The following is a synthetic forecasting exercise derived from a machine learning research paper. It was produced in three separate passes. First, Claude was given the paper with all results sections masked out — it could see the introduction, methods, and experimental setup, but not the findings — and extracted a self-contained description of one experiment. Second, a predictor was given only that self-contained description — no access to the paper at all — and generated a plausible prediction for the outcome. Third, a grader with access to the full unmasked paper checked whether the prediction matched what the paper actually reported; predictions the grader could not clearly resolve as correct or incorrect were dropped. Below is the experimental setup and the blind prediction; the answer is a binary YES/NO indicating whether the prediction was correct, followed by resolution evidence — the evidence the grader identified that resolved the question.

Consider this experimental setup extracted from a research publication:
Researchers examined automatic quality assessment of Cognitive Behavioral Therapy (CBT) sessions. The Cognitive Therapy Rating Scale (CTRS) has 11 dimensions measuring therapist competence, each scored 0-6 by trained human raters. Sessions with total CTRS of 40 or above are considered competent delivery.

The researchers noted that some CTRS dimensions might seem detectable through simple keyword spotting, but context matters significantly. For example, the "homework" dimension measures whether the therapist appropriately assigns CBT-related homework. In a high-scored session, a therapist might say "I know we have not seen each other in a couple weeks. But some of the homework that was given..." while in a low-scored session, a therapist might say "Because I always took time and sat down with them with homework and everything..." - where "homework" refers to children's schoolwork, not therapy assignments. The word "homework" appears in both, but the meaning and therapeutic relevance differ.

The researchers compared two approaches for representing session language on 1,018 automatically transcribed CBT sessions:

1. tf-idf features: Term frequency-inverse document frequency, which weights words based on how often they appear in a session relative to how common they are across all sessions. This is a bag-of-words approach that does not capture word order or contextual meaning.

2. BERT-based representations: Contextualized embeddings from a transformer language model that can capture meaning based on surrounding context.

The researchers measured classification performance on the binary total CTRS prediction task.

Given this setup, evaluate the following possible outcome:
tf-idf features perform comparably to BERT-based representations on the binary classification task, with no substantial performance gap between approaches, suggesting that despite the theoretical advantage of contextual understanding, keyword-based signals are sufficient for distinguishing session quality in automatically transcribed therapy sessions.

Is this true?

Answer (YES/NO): YES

• _TASK BRIEF_: All records above need to be set down again exactly as written.

• _EXERCISE ANSWER_:
The following is a synthetic forecasting exercise derived from a machine learning research paper. It was produced in three separate passes. First, Claude was given the paper with all results sections masked out — it could see the introduction, methods, and experimental setup, but not the findings — and extracted a self-contained description of one experiment. Second, a predictor was given only that self-contained description — no access to the paper at all — and generated a plausible prediction for the outcome. Third, a grader with access to the full unmasked paper checked whether the prediction matched what the paper actually reported; predictions the grader could not clearly resolve as correct or incorrect were dropped. Below is the experimental setup and the blind prediction; the answer is a binary YES/NO indicating whether the prediction was correct, followed by resolution evidence — the evidence the grader identified that resolved the question.

Consider this experimental setup extracted from a research publication:
Researchers examined automatic quality assessment of Cognitive Behavioral Therapy (CBT) sessions. The Cognitive Therapy Rating Scale (CTRS) has 11 dimensions measuring therapist competence, each scored 0-6 by trained human raters. Sessions with total CTRS of 40 or above are considered competent delivery.

The researchers noted that some CTRS dimensions might seem detectable through simple keyword spotting, but context matters significantly. For example, the "homework" dimension measures whether the therapist appropriately assigns CBT-related homework. In a high-scored session, a therapist might say "I know we have not seen each other in a couple weeks. But some of the homework that was given..." while in a low-scored session, a therapist might say "Because I always took time and sat down with them with homework and everything..." - where "homework" refers to children's schoolwork, not therapy assignments. The word "homework" appears in both, but the meaning and therapeutic relevance differ.

The researchers compared two approaches for representing session language on 1,018 automatically transcribed CBT sessions:

1. tf-idf features: Term frequency-inverse document frequency, which weights words based on how often they appear in a session relative to how common they are across all sessions. This is a bag-of-words approach that does not capture word order or contextual meaning.

2. BERT-based representations: Contextualized embeddings from a transformer language model that can capture meaning based on surrounding context.

The researchers measured classification performance on the binary total CTRS prediction task.

Given this setup, evaluate the following possible outcome:
tf-idf features perform comparably to BERT-based representations on the binary classification task, with no substantial performance gap between approaches, suggesting that despite the theoretical advantage of contextual understanding, keyword-based signals are sufficient for distinguishing session quality in automatically transcribed therapy sessions.

Is this true?

Answer (YES/NO): YES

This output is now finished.